-- START OF READING PASSAGE --

Since ZVR is "VM-aware," it is possible to select only the VMs that need to be protected which in turn saves storage space at the secondary site as well as network bandwidth between sites. Further, ZVR does not require similar storage between sites, which allows for cheaper or repurposed storage to be used at the target site. The CSP site can be added as a target site as well since ZVR has no hardware dependencies. This presents compelling options to the customer in using one solution for protecting all of their servers, including lower-tier VM protection to any site, public or private.
For the CSP, having the same data protection platform that the customer is using simplifies and accelerates the sales and on-boarding process by removing the barriers to adoption. Additionally, ZVR is natively multi-tenant, so the internal deployment on the CSP infrastructure is non-disruptive.
ZVR allows for very granular protection since the VMware VM VMDKs are being replicated. For application protection, multiple VMs can be put into application affinity groupings called Virtual Protection Groups (VPGs). Virtual machines that are in a VPG have write-order fidelity, which means that the recovery points-in-time are consistent across all the VMs in the VPG.
A hypervisor-based replication solution aligns with the capabilities of the hypervisor, extending the flexibility, agility and benefits of virtualization to BC/DR.
In summary, Zerto Virtual Replication:
- Removes deployment barriers with a storage agnostic solution that installs seamlessly into the existing infrastructure.
- Supports multiple VMware vSphere versions, mixed VMware licensing levels, VMware vCloud environments.
- Provides a centralized DR management solution, regardless of the VM placement.
- Is completely virtual-aware so the customer can make changes to the production environment without impacting existing BC/DR processes.
- Enables hybrid cloud services. VM portability between private and public clouds is simple with very low recovery times when using ZVR.
- Provides the technical infrastructure for secure and segmented multi-tenant DR access
However, providing DR services is different from providing other cloud-based services:
- In a DRaaS scenario, the customer may manage and have complete control over the production data, or the CSP may provide a partial or complete managed service. In either case, the CSP must ensure the availability of the data and adapt as the customer’s infrastructure changes.
- When customers leverage an ICDR service, the CSP manages the production and DR sites. The VMs are typically replicated from one CSP data center to another CSP data center as a managed service or as managed co-located data centers. The customers have the ability to interact with their applications as if they were locally hosted.
What is consistent in both scenarios is that the customers have deeper ties to their data when compared to other cloud-based services because they often need to access the actual VMs running the applications.
CSPs are challenged to provide a multi-tenant service that bridges together and connects dissimilar data centers from customers to the CSP's cloud as well as having customer-initiated tests and failovers.
Helping the CSP Provide a Dynamic DR Platform
At the core of the Zerto design philosophy is to simplify DR while providing powerful replication, recovery, and testing with no impact on the environment. ZVR makes VMs more geographically portable and simplifies the technology behind the DR that the CSP provides to customers. With ZVR 3.0, Zerto improves the management experience by adding multi-tenant cloud management and customer-initiated enablement technologies with Zerto Cloud Manager (ZCM) and the Zerto Self Service Portal (ZSSP).

-- END OF READING PASSAGE --

#### BRIEF A
Please substitute "denim trousers" for "blue jeans" in the listing, starting with the line with "Can you tell" and going on through the last line of the listing, and give those lines back with everything else unchanged.
The Zerto Virtual Replication text has no connection to the listing placed after it.

-- START OF INPUT RECORDS --

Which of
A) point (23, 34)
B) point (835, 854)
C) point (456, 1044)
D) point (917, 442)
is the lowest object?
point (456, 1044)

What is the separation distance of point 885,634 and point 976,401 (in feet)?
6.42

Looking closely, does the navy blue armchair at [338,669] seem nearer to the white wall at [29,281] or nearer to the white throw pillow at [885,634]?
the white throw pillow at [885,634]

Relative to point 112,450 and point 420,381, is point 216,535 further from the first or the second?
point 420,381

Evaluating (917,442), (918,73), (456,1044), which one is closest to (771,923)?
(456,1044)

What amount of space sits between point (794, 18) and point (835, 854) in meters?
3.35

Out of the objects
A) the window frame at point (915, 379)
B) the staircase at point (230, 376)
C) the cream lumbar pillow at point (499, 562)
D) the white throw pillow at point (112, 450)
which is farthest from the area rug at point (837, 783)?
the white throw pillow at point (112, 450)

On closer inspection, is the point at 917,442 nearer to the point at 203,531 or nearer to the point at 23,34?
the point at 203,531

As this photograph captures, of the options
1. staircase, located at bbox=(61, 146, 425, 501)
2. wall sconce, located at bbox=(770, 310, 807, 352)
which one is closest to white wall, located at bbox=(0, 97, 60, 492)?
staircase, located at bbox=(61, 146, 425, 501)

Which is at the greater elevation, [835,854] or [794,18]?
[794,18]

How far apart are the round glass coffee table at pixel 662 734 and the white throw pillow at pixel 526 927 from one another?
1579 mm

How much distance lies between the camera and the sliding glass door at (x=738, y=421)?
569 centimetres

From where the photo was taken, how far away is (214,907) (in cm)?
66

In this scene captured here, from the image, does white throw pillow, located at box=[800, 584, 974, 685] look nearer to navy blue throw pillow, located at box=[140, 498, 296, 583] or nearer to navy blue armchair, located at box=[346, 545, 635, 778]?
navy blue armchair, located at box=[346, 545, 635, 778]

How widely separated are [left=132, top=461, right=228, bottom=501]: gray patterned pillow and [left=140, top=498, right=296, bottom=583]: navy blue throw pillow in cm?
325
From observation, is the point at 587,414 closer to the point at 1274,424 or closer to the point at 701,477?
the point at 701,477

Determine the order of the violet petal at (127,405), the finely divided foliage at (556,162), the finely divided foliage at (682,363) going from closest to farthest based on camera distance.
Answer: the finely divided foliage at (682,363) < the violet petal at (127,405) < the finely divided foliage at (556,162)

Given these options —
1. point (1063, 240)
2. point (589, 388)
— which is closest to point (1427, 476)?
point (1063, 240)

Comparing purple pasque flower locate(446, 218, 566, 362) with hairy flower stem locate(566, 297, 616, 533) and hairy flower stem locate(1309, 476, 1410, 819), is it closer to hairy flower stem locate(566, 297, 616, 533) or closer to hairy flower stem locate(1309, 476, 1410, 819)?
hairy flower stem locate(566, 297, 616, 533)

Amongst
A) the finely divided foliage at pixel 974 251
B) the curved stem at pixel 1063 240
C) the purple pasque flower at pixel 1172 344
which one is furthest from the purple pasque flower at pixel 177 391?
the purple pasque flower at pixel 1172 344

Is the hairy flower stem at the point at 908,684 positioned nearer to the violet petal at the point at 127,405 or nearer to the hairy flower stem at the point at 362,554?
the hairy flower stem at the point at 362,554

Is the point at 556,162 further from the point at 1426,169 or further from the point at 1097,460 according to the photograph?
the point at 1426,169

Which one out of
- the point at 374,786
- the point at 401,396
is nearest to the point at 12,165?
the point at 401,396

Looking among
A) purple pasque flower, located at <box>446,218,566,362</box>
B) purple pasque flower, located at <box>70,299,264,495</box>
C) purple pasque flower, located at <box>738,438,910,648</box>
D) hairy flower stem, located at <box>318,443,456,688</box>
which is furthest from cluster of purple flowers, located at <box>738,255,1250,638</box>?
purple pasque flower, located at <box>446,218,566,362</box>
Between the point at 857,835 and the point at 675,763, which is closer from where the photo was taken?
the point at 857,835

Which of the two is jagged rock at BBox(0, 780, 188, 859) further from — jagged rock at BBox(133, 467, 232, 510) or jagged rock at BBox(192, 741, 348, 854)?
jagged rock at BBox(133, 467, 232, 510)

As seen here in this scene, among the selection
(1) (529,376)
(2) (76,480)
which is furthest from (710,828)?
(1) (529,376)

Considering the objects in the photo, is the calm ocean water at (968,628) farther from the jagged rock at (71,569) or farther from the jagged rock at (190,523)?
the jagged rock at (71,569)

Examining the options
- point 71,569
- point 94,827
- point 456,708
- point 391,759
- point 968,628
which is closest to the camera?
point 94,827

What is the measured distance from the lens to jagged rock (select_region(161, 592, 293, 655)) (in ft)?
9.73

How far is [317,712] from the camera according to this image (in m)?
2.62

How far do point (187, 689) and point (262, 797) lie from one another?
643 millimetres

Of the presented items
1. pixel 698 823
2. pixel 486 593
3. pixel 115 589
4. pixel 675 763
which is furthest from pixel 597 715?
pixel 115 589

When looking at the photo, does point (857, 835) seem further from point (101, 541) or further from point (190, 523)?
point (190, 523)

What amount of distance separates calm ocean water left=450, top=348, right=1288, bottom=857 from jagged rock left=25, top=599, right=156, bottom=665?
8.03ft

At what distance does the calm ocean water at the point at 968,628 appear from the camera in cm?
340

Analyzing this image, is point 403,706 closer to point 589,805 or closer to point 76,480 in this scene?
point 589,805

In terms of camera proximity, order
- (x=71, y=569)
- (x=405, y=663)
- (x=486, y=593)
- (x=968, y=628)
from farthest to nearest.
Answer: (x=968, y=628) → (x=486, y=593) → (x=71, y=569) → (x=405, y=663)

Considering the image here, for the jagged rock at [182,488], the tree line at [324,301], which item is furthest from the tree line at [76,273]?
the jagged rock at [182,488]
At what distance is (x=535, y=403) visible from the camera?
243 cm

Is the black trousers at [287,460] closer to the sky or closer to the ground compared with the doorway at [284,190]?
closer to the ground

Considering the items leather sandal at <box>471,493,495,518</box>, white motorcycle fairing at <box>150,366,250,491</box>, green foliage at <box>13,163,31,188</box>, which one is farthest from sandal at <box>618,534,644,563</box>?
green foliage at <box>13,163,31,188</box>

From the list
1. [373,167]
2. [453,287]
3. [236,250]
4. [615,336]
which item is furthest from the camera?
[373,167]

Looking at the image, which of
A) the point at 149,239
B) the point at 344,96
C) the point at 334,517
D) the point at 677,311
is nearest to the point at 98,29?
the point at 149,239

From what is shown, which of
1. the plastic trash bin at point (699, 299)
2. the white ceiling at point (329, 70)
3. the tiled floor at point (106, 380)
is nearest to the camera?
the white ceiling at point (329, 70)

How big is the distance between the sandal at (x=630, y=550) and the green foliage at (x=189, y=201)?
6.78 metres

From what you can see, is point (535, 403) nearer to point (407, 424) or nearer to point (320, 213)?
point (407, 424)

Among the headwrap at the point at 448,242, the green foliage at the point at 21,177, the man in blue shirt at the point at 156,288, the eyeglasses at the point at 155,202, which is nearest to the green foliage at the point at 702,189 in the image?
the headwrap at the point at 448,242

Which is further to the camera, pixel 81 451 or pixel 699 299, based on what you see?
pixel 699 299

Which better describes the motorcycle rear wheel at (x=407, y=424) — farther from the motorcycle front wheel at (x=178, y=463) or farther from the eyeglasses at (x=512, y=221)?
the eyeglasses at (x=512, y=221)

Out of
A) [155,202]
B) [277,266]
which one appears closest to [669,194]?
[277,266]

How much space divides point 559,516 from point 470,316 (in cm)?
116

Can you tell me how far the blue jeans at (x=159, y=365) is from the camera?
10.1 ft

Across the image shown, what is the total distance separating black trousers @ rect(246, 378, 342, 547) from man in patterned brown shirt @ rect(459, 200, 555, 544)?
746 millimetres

-- END OF INPUT RECORDS --

#### BRIEF B
Repeat word for word the portion of the Zerto Virtual Replication text starting with "- Is completely" and going on through "customer’s infrastructure changes.".

#### TASK SOLUTION A
Can you tell me how far the denim trousers at (x=159, y=365) is from the camera?
10.1 ft

Across the image shown, what is the total distance separating black trousers @ rect(246, 378, 342, 547) from man in patterned brown shirt @ rect(459, 200, 555, 544)?
746 millimetres

#### TASK SOLUTION B
- Is completely virtual-aware so the customer can make changes to the production environment without impacting existing BC/DR processes.
- Enables hybrid cloud services. VM portability between private and public clouds is simple with very low recovery times when using ZVR.
- Provides the technical infrastructure for secure and segmented multi-tenant DR access
However, providing DR services is different from providing other cloud-based services:
- In a DRaaS scenario, the customer may manage and have complete control over the production data, or the CSP may provide a partial or complete managed service. In either case, the CSP must ensure the availability of the data and adapt as the customer’s infrastructure changes.